WHAT IS NEEDED :: In the listing, locate the line containing "orden ejecutiva para...", then quote it and all following lines exactly. Omit pictures.

INPUT MATERIAL ::
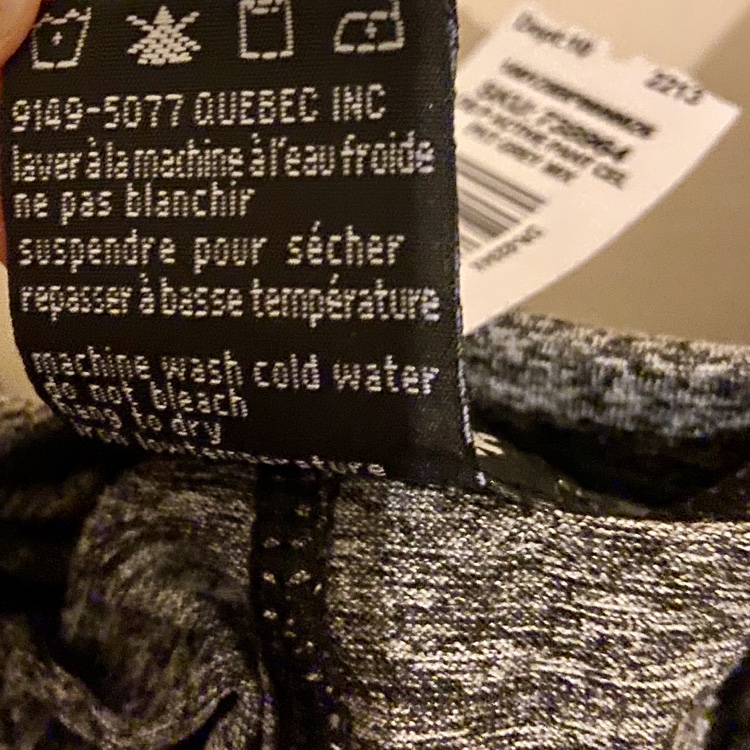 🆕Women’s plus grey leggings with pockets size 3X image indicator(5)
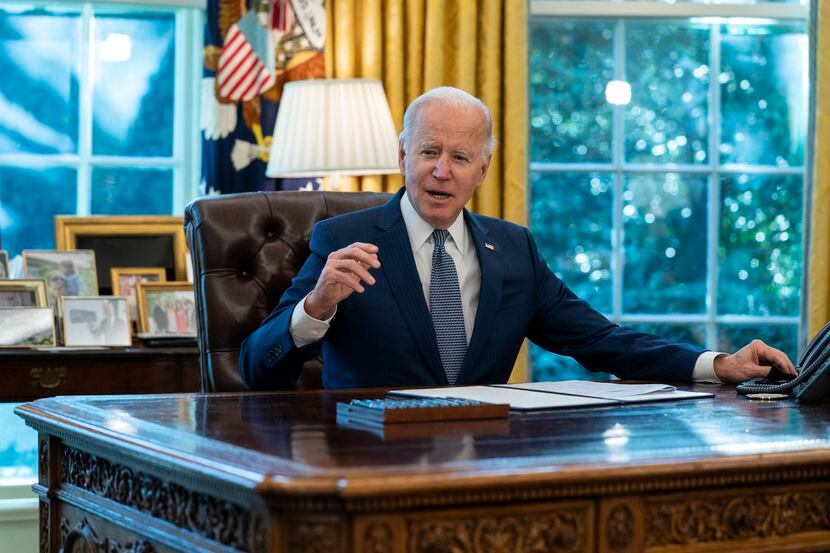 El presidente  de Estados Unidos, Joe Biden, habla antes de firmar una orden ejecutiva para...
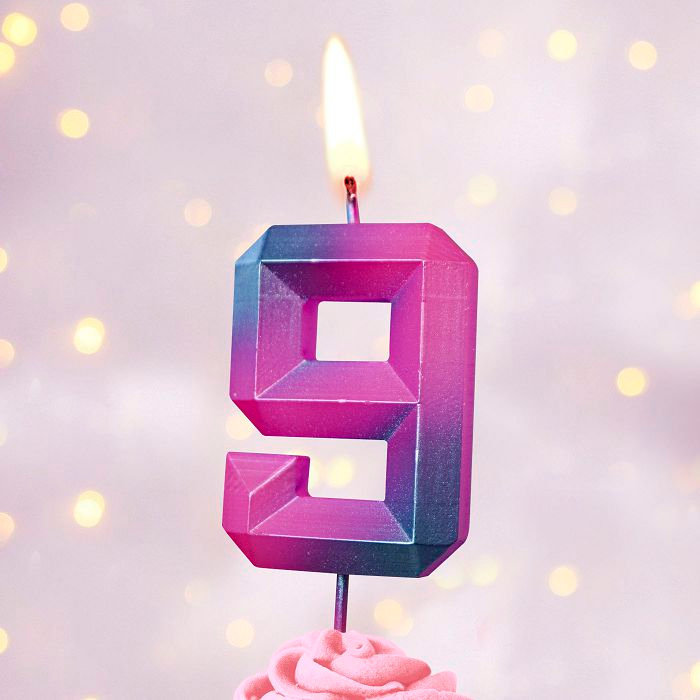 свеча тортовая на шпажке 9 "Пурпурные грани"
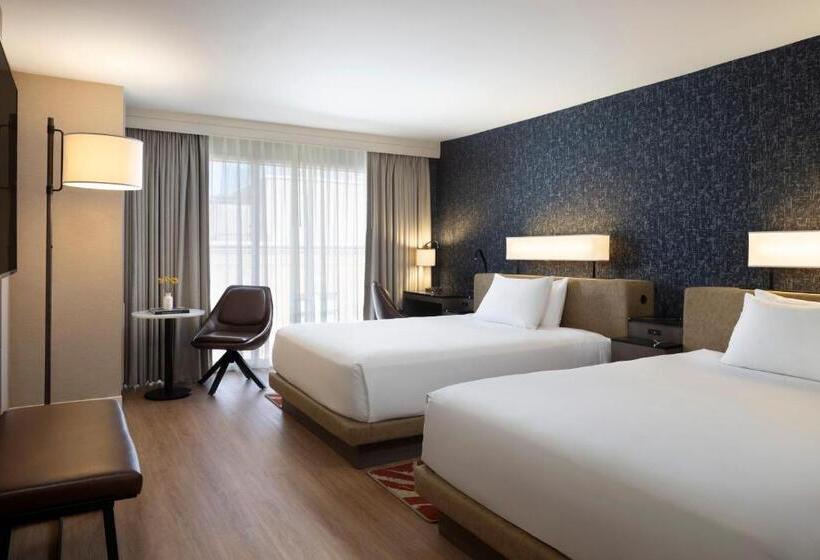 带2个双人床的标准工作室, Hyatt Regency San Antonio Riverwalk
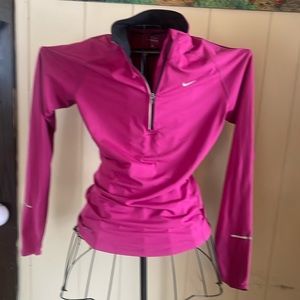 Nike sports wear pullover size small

SOLUTION FOR THIS EXERCISE ::
 El presidente  de Estados Unidos, Joe Biden, habla antes de firmar una orden ejecutiva para...
 свеча тортовая на шпажке 9 "Пурпурные грани"
 带2个双人床的标准工作室, Hyatt Regency San Antonio Riverwalk
 Nike sports wear pullover size small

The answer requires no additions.